Good point but, how much space is required for logos of the PDCA BBB, etc, and then to say X years exp, Licensed and insured. Don't take up too much room from info regarding if you're legit.

Pictures of projects I think would still be appropriate.


----------



## PatsPainting

TJ Paint said:


> Good point but, how much space is required for logos of the PDCA BBB, etc, and then to say X years exp, Licensed and insured. Don't take up too much room from info regarding if you're legit.
> 
> Pictures of projects I think would still be appropriate.


I don't think its so much about being legit, anyone can be legit. I just think giving a few details about your character is not a bad thing. specially if you are a truly good guy. Being down to earth and being able to show what the customer is really searching for with out all the sales bs is a good thing. 

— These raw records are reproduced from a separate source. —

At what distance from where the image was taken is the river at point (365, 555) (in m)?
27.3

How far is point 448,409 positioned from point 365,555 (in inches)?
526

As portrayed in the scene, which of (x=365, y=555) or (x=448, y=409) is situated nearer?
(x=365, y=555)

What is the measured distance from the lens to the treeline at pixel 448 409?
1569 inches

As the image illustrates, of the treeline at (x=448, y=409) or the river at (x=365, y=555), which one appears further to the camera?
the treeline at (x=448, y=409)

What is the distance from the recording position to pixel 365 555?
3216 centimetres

Could not agree anymore with you on the pictures, Bill has some great ones. First thing I would do is put some sort of java script on the front page to rotate them every few seconds.

Pat


----------



## PressurePros

You should absolutely have info about you and your company. The more personal the better.. it goes onto the 'about us' page. These aren't things I am making up or pulling from a hat. Thousands of hours of reading, seminars, consulting with others both professional and those with their own experiences. Its all out there and in consensus. Its not easy to pull off, but the ones that get it right, you buy from.

On your home page you have to get into the mind of your reader. I just put myself in their place..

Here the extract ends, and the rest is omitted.